Posted: Tue Aug 01, 2006 4:07 pm
by Waffen
I was finally able to take my former jam-o-matic 22/45 MKIII out to the range today to put a brick through it. I got to about ~400 rounds and then the hammer stopped falling forward. I had already had enough shooting for the day so I packed up and came home.

Upon inspection it looks as though the hammer pivot pin came partially out of the gun. (Towards the left side of the pistol if you are aiming it in front of you). It was obviously and easy fix, but is there anything I can do to keep it in place better, or do I have to get an oversided bushing/pin?

On the plus side though the thing had 0 FTF, FTE's, and stove pipes' so it was a HUGE turnaround for this pistol.

Posted: Tue Aug 01, 2006 6:43 pm
by boomer47
The left side grip should hold the pin in. What kind of grips are you using? You can always put a shim under the left grip, no matter the kind, as long as the grip covers the head of the pin, but the grip panel should always be against the head of the pin to keep it from drifting out.

Posted: Tue Aug 01, 2006 10:08 pm
by Waffen
This is on a MKIII 22/45 so there is no "grip" as there would be on a MKIII.

Posted: Tue Aug 01, 2006 10:26 pm
by bearandoldman
Waffen wrote:This is on a MKIII 22/45 so there is no "grip" as there would be on a MKIII.

____

**REQUIREMENT A**
Answer these questions from the forum thread:
(i) About how many rounds did Waffen fire before the hammer stopped falling forward?
(ii) Which part turned out to have come partially out of the gun?
(iii) According to boomer47, what should hold that part in?
**REQUIREMENT B**
Echo the forum thread from "Upon inspection it" to "from drifting out.".
**REQUIREMENT C**
Write what follows the end of the forum thread about the 22/45 MKIII hammer pivot pin.
The entries that follow the forum thread are separate material.

**EXCERPTED DATA**
____

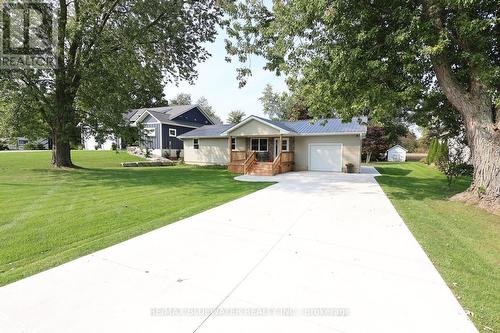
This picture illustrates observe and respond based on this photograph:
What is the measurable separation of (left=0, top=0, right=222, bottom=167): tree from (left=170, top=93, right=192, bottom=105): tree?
154 ft

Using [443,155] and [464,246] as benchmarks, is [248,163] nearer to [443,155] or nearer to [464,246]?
[443,155]

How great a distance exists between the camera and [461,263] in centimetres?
383

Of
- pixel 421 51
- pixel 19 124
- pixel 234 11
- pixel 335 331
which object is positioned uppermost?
pixel 234 11

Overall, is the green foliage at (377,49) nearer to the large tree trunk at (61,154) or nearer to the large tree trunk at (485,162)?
the large tree trunk at (485,162)

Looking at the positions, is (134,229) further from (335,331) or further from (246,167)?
(246,167)

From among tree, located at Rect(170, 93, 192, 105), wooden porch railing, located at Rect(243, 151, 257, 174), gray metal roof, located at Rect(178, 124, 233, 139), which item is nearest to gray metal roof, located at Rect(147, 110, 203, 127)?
gray metal roof, located at Rect(178, 124, 233, 139)

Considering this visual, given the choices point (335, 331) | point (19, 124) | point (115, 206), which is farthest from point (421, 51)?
point (19, 124)

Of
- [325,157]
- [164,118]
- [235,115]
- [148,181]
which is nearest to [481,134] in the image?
[325,157]

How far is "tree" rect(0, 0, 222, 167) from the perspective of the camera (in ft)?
44.5

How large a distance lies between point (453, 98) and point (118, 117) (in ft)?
51.7

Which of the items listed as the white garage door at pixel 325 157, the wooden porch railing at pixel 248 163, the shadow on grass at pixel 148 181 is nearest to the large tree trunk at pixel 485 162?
the shadow on grass at pixel 148 181

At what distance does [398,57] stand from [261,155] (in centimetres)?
1229

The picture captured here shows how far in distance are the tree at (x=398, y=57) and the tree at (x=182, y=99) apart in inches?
2228

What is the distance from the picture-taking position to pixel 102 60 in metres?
14.8
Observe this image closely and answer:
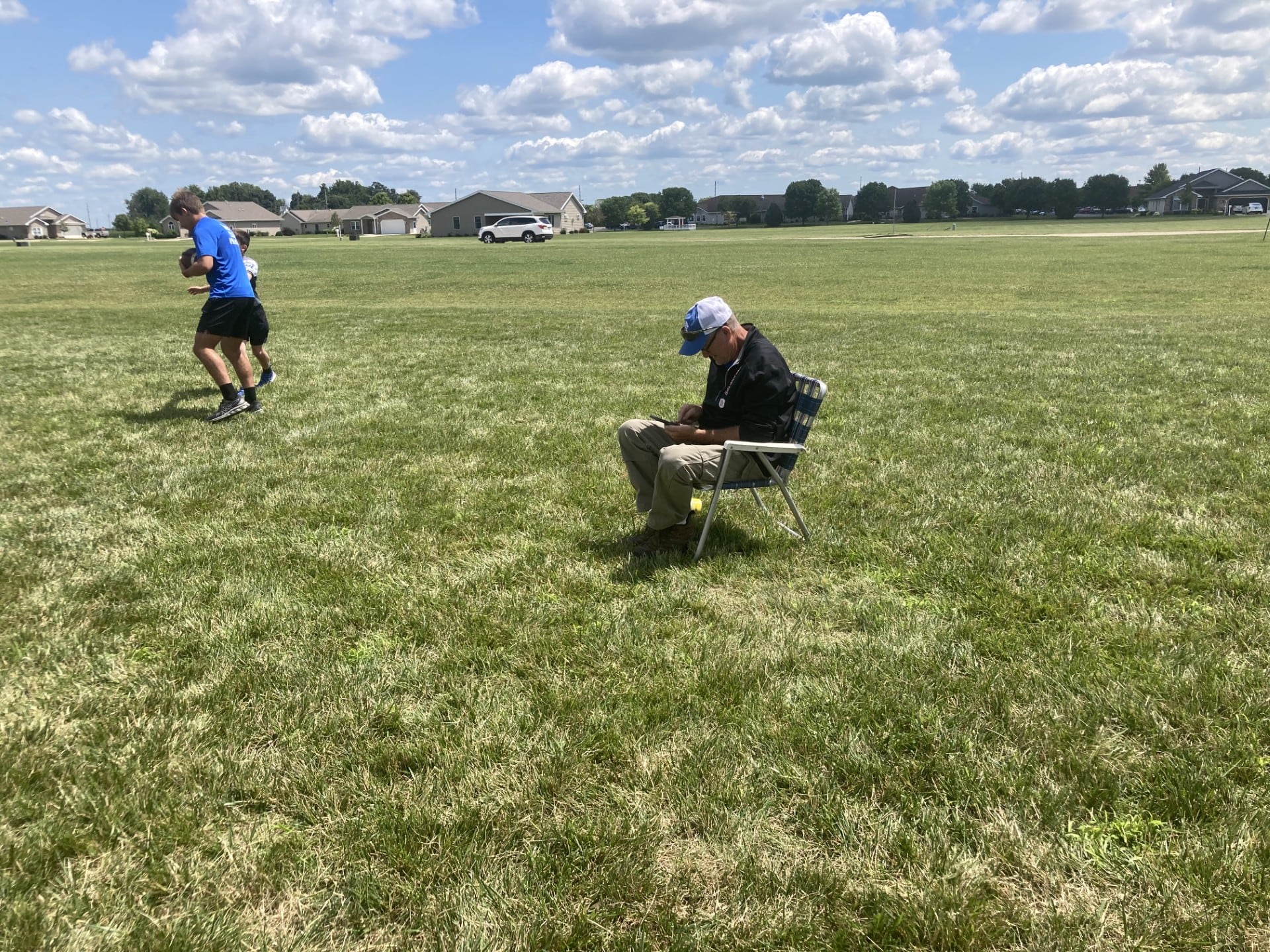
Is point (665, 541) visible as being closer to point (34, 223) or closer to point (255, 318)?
point (255, 318)

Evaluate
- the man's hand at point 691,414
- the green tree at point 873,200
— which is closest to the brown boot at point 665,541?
the man's hand at point 691,414

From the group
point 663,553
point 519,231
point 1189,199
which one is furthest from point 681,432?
point 1189,199

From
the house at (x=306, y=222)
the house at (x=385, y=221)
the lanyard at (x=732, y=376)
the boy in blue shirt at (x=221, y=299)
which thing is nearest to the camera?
the lanyard at (x=732, y=376)

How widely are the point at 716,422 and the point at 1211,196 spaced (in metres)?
154

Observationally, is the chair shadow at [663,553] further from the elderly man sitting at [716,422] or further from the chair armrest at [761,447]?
the chair armrest at [761,447]

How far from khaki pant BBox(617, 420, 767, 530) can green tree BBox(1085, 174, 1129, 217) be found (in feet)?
435

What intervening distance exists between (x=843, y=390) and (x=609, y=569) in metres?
5.58

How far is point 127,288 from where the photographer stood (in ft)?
78.9

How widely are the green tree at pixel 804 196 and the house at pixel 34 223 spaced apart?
107731 mm

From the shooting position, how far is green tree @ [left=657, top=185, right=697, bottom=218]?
493ft

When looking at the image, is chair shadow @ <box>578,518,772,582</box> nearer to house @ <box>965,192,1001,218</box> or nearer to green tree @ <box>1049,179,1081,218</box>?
green tree @ <box>1049,179,1081,218</box>

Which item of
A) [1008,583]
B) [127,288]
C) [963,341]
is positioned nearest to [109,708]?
[1008,583]

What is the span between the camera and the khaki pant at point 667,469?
4.57m

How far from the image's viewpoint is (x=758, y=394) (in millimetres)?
4543
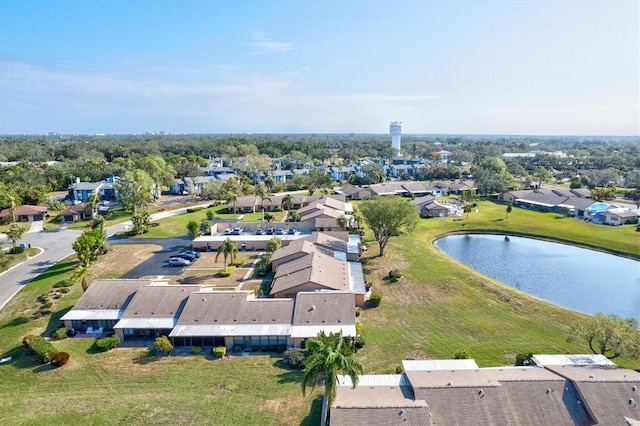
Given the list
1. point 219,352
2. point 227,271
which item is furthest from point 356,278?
point 219,352

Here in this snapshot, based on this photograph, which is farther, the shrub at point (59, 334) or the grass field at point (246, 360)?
Answer: the shrub at point (59, 334)

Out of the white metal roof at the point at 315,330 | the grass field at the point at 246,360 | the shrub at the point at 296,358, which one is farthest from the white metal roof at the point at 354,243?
the shrub at the point at 296,358

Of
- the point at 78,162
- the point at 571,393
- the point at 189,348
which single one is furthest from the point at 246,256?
the point at 78,162

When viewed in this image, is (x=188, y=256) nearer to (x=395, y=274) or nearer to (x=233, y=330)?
(x=233, y=330)

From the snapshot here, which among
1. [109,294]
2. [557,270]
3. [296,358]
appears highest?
[109,294]

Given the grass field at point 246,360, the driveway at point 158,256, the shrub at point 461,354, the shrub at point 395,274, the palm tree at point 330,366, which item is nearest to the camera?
the palm tree at point 330,366

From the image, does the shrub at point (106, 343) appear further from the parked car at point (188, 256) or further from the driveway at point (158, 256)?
the parked car at point (188, 256)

____

**TASK RESPONSE A**
(i) About 400 rounds.
(ii) The hammer pivot pin.
(iii) The left side grip.

**TASK RESPONSE B**
Upon inspection it looks as though the hammer pivot pin came partially out of the gun. (Towards the left side of the pistol if you are aiming it in front of you). It was obviously and easy fix, but is there anything I can do to keep it in place better, or do I have to get an oversided bushing/pin?

On the plus side though the thing had 0 FTF, FTE's, and stove pipes' so it was a HUGE turnaround for this pistol.

Posted: Tue Aug 01, 2006 6:43 pm
by boomer47
The left side grip should hold the pin in. What kind of grips are you using? You can always put a shim under the left grip, no matter the kind, as long as the grip covers the head of the pin, but the grip panel should always be against the head of the pin to keep it from drifting out.

**TASK RESPONSE C**
there is small groove in the left end of this pin that the tial of the sear spring snaps into and this holds it in place. Either the pin is in with thregroove on the right or the spring is on the wrong side of the pin, most likely pin is in backwards

Posted: Wed Aug 02, 2006 8:15 am
by boomer47
Oops. Looks like I had better start reading before writing.

Posted: Wed Aug 02, 2006 8:35 am
by bearandoldman
boomer47 wrote:Oops. Looks like I had better start reading before writing.
Jack, we will chalk that one up to old age, even though you are really not that old. You do not have a 22/45 and I do, so each man to his own expertise. You sure do love to tinker with then Hunters don't you? as long as you can sell them and maybe make a buck or two that ain't a bad deal. Have some fun and make a busk at the same time. After seeing people have all kinds of problems on reassembly, can't understand it as they look pretty simple to me.

Posted: Wed Aug 02, 2006 10:46 am
by boomer47
Len, I just posted a pic of my latest one on the workshop. The scope just came in this morn and I'm just about done with this one.
As I said before, us old men have to have some toys to play with and I'll read the posts more carefully before jumping in with something I know nothing about cause I don't think I've ever seen a 22/45.


R,Jack

Posted: Wed Aug 02, 2006 11:28 am
by Bullseye
This is a typical problem for the 22/45 model pistol. The problem is the same for the Mark II version or the Mark III because the components are identical. Typically what happens is either the hammer pin or the sear spring is in the wrong position. Here's a picture of the proper orientation of the hammer pin and sear spring to lock the pin firmly in place.

Image

The hammer pin must have the groove on the left side of the pistol, nearest side to the sear spring. The long leg of the sear spring must be to the rear of the hammer pin. The spring will have tension on it from being forced rearward. When the hammer pin is inserted the sear spring will press against it and lock into place when the hammer pin's groove aligns with the spring leg. This combination will keep the hammer pin securely fastened in the proper postition so the hammer pin cannot walk under recoil.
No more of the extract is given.